L’euro,  tel qu’il  est, n’a  pas réduit les déséquilibres macro-économiques au sein de la zone comme il fut prétendu à grand bruit lors de son lancement. Tout au contraire, sur la période 2005 à 2010, les décrochages se sont accentués entre l’Allemagne qui accumule de très gros excédents et les pays dits  « périphériques » dont les bilans en termes de croissance et de production industrielle sont très négatifs (chiffres Commission européenne, publiés dans lLHumanité du 23 juin).

… mais aussi limites politiques, sociales, humaines

Les coups de force imposés aux peuples sont de plus en plus mal acceptés par les citoyens. Les mouvements des « indignés  » qui ont surgi, en particulier en Espagne et en Grèce,  l’expriment. Des dizaines de milliers de per                                                                                                                                                                                                                                                                                                                  sonnes, poussées à bout par une précarisation croissante et par le sentiment de ne pas être représentées par les partis traditionnels, ni même défendues par leurs syndicats, tous étant englués dans leurs réflexes consensuels sur le sujet européen, ont décidé de faire massivement connaître leur ras-le-bol. Et aussi leurs attentes d’une démocratie non atrophiée, de qualité supérieure, d’une autre société, d’une Europe différente et solidaire.

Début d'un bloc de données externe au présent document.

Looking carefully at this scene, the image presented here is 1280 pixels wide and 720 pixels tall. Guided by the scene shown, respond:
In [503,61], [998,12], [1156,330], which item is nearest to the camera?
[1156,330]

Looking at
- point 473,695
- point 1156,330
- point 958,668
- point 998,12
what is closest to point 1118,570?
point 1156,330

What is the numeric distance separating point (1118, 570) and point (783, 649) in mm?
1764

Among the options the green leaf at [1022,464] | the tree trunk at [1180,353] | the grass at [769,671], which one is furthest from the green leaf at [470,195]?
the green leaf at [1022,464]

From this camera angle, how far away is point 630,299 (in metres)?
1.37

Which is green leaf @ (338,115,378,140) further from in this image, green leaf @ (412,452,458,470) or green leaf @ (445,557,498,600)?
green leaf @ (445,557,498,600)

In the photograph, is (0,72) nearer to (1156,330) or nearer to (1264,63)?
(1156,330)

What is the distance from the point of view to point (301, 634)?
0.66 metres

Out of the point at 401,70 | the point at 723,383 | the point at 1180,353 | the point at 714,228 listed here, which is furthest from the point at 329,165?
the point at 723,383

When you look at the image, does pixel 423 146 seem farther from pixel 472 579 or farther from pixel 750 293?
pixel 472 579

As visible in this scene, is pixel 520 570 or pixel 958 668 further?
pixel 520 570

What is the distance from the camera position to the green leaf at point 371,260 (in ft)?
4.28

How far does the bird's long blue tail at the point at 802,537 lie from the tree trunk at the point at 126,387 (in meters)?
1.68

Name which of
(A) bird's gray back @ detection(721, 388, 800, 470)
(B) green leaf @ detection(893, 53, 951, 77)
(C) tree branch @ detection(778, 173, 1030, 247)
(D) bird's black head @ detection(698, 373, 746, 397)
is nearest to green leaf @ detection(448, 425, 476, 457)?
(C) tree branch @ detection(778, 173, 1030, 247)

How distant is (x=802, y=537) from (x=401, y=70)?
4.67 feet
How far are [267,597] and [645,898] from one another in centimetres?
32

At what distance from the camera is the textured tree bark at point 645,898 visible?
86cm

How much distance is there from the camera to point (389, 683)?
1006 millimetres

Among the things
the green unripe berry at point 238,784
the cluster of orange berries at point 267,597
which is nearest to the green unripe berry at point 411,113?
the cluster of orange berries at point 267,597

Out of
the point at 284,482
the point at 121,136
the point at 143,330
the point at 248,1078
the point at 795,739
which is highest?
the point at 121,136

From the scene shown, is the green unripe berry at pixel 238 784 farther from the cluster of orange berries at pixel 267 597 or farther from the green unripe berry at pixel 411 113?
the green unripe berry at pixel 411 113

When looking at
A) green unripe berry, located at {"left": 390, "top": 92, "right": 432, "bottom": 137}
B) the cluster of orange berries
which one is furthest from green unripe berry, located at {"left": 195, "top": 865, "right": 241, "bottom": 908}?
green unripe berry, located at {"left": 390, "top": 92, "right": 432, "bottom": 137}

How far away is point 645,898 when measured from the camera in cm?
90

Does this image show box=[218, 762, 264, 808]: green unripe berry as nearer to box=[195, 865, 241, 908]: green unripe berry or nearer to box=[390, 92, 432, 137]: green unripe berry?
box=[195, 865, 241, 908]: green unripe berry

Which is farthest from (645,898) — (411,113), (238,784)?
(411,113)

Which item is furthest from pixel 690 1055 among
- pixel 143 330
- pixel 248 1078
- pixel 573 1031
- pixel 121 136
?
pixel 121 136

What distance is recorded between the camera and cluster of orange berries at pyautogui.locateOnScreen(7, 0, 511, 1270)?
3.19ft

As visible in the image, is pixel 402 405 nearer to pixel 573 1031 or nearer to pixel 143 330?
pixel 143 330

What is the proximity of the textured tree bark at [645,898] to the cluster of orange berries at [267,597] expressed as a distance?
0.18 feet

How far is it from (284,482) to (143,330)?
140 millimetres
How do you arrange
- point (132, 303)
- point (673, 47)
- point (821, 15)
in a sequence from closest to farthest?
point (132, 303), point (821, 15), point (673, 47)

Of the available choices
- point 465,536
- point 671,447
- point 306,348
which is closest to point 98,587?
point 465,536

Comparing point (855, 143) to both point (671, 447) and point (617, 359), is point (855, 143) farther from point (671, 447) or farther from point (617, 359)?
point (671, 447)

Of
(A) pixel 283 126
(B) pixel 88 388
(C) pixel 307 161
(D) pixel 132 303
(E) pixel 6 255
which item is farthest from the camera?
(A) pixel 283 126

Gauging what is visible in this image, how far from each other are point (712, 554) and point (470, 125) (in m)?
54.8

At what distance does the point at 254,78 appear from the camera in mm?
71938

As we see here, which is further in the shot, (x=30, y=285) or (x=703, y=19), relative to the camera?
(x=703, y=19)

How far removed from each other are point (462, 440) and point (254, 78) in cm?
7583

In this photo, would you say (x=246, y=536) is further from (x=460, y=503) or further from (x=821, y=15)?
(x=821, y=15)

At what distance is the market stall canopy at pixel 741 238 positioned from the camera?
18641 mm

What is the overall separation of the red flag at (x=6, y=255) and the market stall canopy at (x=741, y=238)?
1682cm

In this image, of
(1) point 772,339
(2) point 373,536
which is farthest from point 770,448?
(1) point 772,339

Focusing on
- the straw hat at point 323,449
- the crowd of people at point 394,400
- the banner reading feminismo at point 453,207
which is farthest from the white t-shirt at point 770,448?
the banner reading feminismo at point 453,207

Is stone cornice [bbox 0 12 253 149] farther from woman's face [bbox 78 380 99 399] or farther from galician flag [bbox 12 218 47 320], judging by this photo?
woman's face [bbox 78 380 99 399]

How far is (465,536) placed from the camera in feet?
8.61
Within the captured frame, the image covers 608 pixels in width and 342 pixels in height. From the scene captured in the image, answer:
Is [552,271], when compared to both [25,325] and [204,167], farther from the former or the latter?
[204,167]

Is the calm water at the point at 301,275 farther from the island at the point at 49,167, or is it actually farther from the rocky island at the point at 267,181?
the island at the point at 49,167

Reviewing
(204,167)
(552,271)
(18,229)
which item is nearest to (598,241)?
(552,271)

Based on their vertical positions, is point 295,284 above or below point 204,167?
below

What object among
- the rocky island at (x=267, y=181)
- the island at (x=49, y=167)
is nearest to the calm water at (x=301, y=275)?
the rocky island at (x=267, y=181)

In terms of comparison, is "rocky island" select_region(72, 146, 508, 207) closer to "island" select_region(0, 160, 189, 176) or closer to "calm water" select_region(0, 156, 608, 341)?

S’il révèle une énorme aspiration au changement, s’il libère la parole de dizaines de milliers de citoyens exclus jusqu’alors  du débat public, ce mouvement souffre cependant aussi de sa spontanéité originale. Et c’est bien naturel. Car si la colère, l’indignation et la volonté affirmée de ne pas « être récupérés  » par un monde politique qui s’est  discrédité,  sont de fantastiques préalables, ils ne constituent pas en soi une perspective. De la Puerta del sol à Madrid à la place Syntagma à Athènes de nombreux indignés s’en inquiètent eux- mêmes ouvertement estimant qu’à terme cela puisse conduire à un essoufflement de leurs mouvements.

Mais c’est dire aussi combien ces mêmes  « indignés  » sont disponibles pour participer et enrichir un vrai débat d’alternative. Lequel pourrait prendre une dimension singulière compte tenu de l’acuité de la crise. C’est donc dire la responsabilité de tous ceux qui, en Europe, entendent ouvrir une autre perspective.

Changer l’euro et la BCE

L’urgence est si vive,  l’impasse dans laquelle conduisent les choix des dirigeants européens est si caractérisée, que des débats peuvent s’instaurer sur des sujets jadis tabous. Comme le recours à la création monétaire de la BCE et à des crédits sélectifs, favorables à des investissements au fort contenu en emplois, en recherche, en formation, tel que l’avancent  de longue date les économistes communistes.

Le temps des révisions coperniciennes est venu si l’on entend empêcher une explosion en vol de la zone euro aux effets dévastateurs.  Cela pose naturellement au premier chef la question d’une autre Union monétaire solidaire. Pour sortir de la zone des tempêtes et résorber les déséquilibres  qui minent aujourd’hui l’Union européenne.

Mais c’est aussi une autre société qui frappe à la porte partout avec ses exigences de démocratie d’intervention décuplée des citoyens et des salariés dans les affaires de la cité comme dans celui de leurs entreprise.